Before Super Smash Bros. Ultimate was announced, I was conversing with a friend over our hopes and fears. You see, I really liked the Super Smash Bros. I love Bayonetta and Cloud which, I know, makes me a trash troll in the eyes of many. I accept this. What I told my friend was that I am excited to see what new characters we get, but am more worried about what we would be losing. At this point, I’m not certain an employee from Nintendo didn’t have my microphone tapped, because the core message of the Super Smash Bros. Ultimate presentation at E3 2018 was that every character from every Smash would be in this game. Every. Single. Character. That’s huge.
But this didn’t register as simple fan service to me. Smash Bros. has a competitive scene but it’s a very divided one; different players and viewers prefer different iterations of the game, in part, because of the different characters and balances. The inclusion of every character seems like it could close this rift, which could make Smash Bros. a prominent competitive game. A fragmented audience is no good.
Nintendo hasn’t always been super friendly to its competitive scene, though. In the past, it has prohibited MLG from broadcasting Smash Bros. matches. It has, however, sponsored its own “Smash International” tournaments, and this year will be no different. There’s a sense that Nintendo really likes the big tournaments to be on its terms, but there is a trend of them easing up on their regulations.
Super Smash Bros., as far as competitive scenes go, is still sort of niche. Right now, the big names are very traditional fighters like Dragon Ball FighterZ or Street Fighter V. The scene itself can be very picky; just take a look at Marvel Vs Capcom: Infinite which was expected to be the successor to the once popular tournament game Marvel Vs Capcom 3. Adoption into the scene is a hard task to pull off.
But Nintendo might be able to do it.
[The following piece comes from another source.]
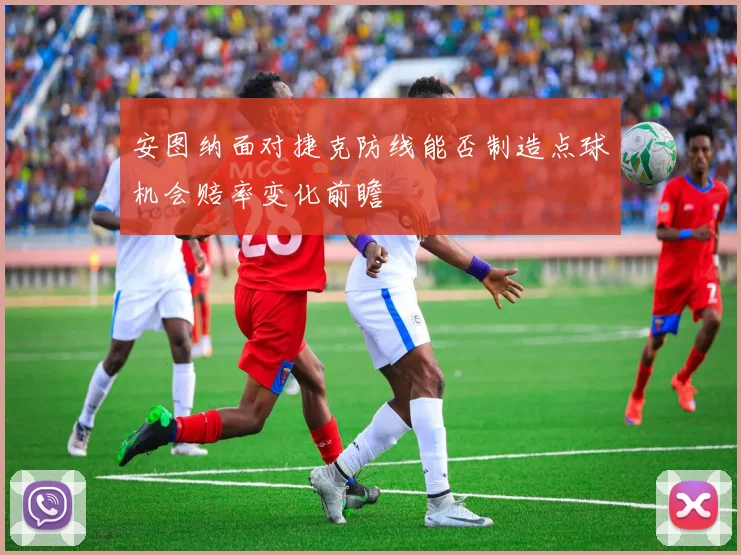 安图纳面对捷克防线能否制造点球机会赔率变化前瞻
In addition to appeasing players with the inclusion of every character, Nintendo seems to be playing up the skill and technique of its game. This is important because in the eyes of some, the game can be unbalanced and, at times, random. There are a few examples hinting at a new philosophy, though. Now Ryu, a crossover from the Street Fighter franchise will control differently in 1 on 1 matches; he will always turn to face his opponent like he does in his own game. That is to prevent input error and because that characters inputs are also taken from his original game, this is an important decision. Additionally, stages will be chosen before the character selection process, so competitors will be able to incorporate strategy into their choices.
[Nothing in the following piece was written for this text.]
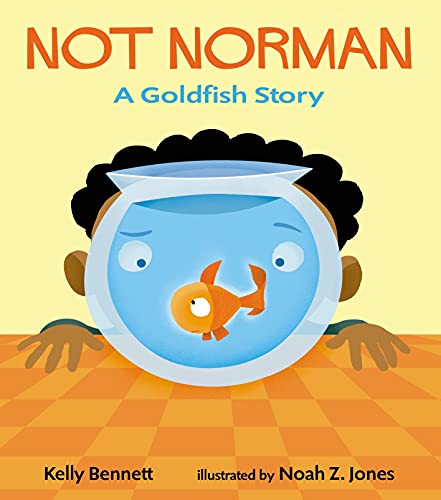 Beispielbild fr Not Norman: A Goldfish Story zum Verkauf von AwesomeBooks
The decision to make UI options, like Cloud’s Limit Break bar, visible to players also highlights a competitive mentality. A large part of fighting games lies in a player’s ability to read and predict their opponent. The presence of gauges is one item in that toolkit. Stages designed to even the playing field make a return with a wide selection of levels that thematically capture different franchises and are flat or contain simple platforms. Most importantly, though, the game will be faster than its predecessor, which was a big trait pulling people to Smash Bros. Melee
It’s hard to say if any of this is Nintendo’s intent. Obviously, they want to make the best game they can and all these traits could just be an attempt to realize that goal. But they also implicitly make the game more competitive while also having the ability to attract players from old games. Of course, in the end, it doesn’t matter if Nintendo is designing their game to be a prominent competitive game; the scene will decide that. Nintendo can only get in its way but I don’t think it wants to.